Pilgrim ways for a monastery holiday in the Benedictine monastery of St Paul in Lavanttal
Pilgrimages are becoming increasingly popular. St. Paul in Lavanttal has some ways to go:
- The Benedict Trail from St. Paul to Sentjanz pri Dravogradu (Slovenia)
- The Benedictweg from Wolfsberg to St. Paul
- On the Romweg from St. Andrä via St. Paul to Völkermarkt
- Our tip: Use the Outdooractive maps offline as well Outdooractive Pro*.
What you need for a pilgrimage
- Comfortable hiking boots You should definitely wear, because some of the trails are long and often lead uphill over long distances.
- A backpack do you need to get drinks and a snack for Picnic to take with you on the go. You can also store your jacket in it if it is too hot. One Lunch box with board and other practical utensils for hikers can be found here.
- Think of one Raincover on the go.
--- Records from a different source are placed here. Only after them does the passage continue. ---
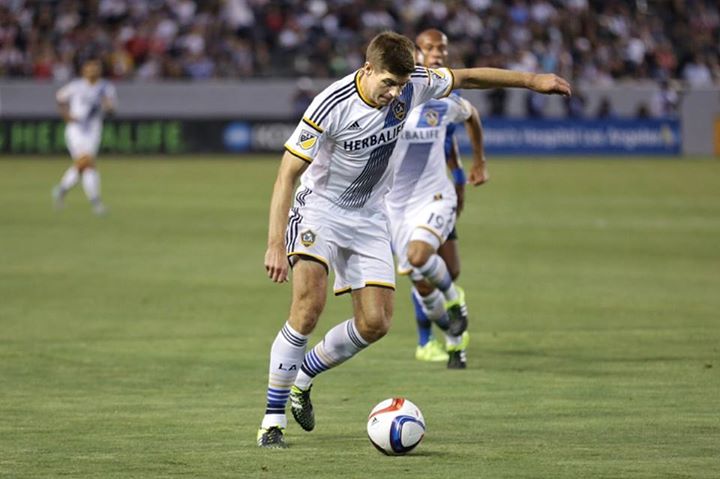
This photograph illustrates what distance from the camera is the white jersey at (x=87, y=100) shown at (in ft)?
86.0

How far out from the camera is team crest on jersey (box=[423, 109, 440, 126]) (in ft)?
36.3

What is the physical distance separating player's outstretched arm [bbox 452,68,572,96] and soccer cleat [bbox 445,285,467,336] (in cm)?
290

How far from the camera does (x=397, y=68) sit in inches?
292

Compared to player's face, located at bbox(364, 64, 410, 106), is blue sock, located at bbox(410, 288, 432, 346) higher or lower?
lower

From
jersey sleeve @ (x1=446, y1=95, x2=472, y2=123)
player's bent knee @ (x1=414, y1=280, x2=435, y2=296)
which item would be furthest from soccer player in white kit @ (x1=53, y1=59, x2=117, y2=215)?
player's bent knee @ (x1=414, y1=280, x2=435, y2=296)

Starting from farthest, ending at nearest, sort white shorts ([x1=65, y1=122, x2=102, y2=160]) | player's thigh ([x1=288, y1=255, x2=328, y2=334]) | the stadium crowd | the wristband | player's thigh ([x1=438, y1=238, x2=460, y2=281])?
the stadium crowd, white shorts ([x1=65, y1=122, x2=102, y2=160]), the wristband, player's thigh ([x1=438, y1=238, x2=460, y2=281]), player's thigh ([x1=288, y1=255, x2=328, y2=334])

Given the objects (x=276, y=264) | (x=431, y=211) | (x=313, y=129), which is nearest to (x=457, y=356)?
(x=431, y=211)

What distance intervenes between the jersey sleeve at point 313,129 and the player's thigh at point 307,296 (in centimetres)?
68

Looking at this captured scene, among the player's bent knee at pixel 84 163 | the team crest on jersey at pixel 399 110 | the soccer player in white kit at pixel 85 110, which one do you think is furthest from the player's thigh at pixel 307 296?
the soccer player in white kit at pixel 85 110

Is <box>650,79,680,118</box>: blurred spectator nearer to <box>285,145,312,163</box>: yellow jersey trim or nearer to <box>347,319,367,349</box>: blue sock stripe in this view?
<box>347,319,367,349</box>: blue sock stripe

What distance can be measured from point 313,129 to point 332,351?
1364mm

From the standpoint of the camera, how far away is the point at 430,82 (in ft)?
26.7

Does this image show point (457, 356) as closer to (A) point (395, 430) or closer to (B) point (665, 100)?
(A) point (395, 430)

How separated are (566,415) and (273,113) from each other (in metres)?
33.1
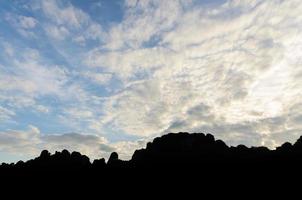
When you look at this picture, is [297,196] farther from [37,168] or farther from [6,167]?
[6,167]

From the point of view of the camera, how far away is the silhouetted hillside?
81.2 m

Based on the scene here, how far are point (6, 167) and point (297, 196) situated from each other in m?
94.5

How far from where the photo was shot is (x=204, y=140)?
10175 centimetres

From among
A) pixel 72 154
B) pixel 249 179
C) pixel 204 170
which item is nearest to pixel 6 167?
pixel 72 154

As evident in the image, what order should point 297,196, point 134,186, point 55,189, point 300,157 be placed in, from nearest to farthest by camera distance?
A: point 297,196, point 300,157, point 134,186, point 55,189

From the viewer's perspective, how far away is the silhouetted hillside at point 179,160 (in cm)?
8119

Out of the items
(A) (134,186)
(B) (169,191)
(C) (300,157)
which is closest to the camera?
(C) (300,157)

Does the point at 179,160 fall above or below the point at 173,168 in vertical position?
above

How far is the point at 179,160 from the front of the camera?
313ft

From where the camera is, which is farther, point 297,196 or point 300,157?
point 300,157

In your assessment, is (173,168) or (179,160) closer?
(173,168)

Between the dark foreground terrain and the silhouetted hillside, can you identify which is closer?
the dark foreground terrain

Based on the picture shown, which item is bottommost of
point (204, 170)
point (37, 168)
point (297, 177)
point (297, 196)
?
point (297, 196)

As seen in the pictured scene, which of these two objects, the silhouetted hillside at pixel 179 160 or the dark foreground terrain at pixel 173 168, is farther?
the silhouetted hillside at pixel 179 160
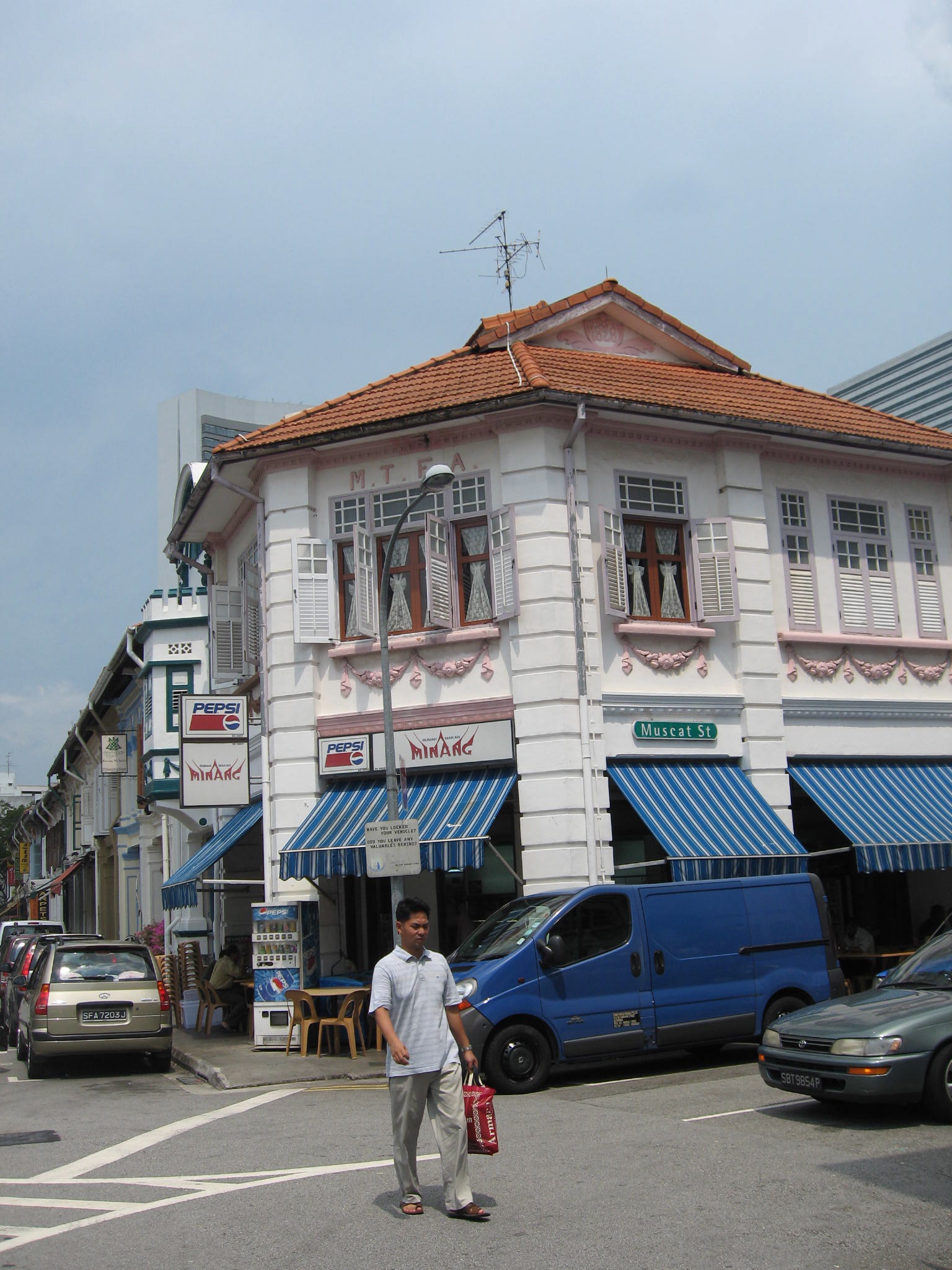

The weather can change quickly on longer hikes in the mountains.
- The same goes for one sun hat, During hikes you are often exposed to the sun for a long time.
- Check our hiking checklistwhether you have packed everything you need for your hike.
A monastery holiday in the Benedictine monastery of St Paul in Lavanttal is a relaxing and varied experience. Anyone who gets involved in the way of life of the monks, gets interesting insights into the life behind monastery walls. The only thing we regret is that we did not meet Father Nicholas in person. Instead, we were allowed to taste his delicious food, heard about what he made of the fruit and the wine of the monastery. However, a meeting did not materialize because he had other obligations. A reason to once again visit the St Paul Abbey? In any case.
If you would like to experience a monastery holiday in the Benedictine monastery of St Paul in the Lavanttal, please contact this address:
Mainzer Straße 1
9470 St. Paul in Lavanttal
(T) +43 4357 2019-54
More Slow Travel Destinations and Experiences in Carinthia:
- Enjoy your break in these two monasteries
- The Lesachtal in Carinthia
- Sankt Lambrecht Hiking - Slow Travel in Styria
- Romantic: the Benedictine abbey in Stein am Rhein
- Cistercian Monastery Heiligenkreuz
- Heiligenkreuz Abbey and Mayerling Castle for connoisseurs
- Lilienfeld Abbey - Abbey library, monastery and gallery
- The Weissensee in Carinthia - a real insider tip in Austria
- Your Top Restaurant Weissensee Carinthia - Which kitchen do you prefer?
- The legendary Gold of the Tauern in Heiligenblut
- Hohe Tauern by car - the Grossglockner High Alpine Road
- Monastery Wernberg Carinthia - from Brennesselschloss to guest monastery
- Discover Carinthian specialties on holiday in the Gailtal
We would like to thank Father Maximilian for the friendly welcome in the St. Paul's Abbey in Lavanttal, Our heartfelt thanks go to Frater Maximilian, who brought us closer to the cultural treasures of the monastery. And we thank you Klösterreich for the invitation to this interesting blogger trip to the treasury of Carinthia.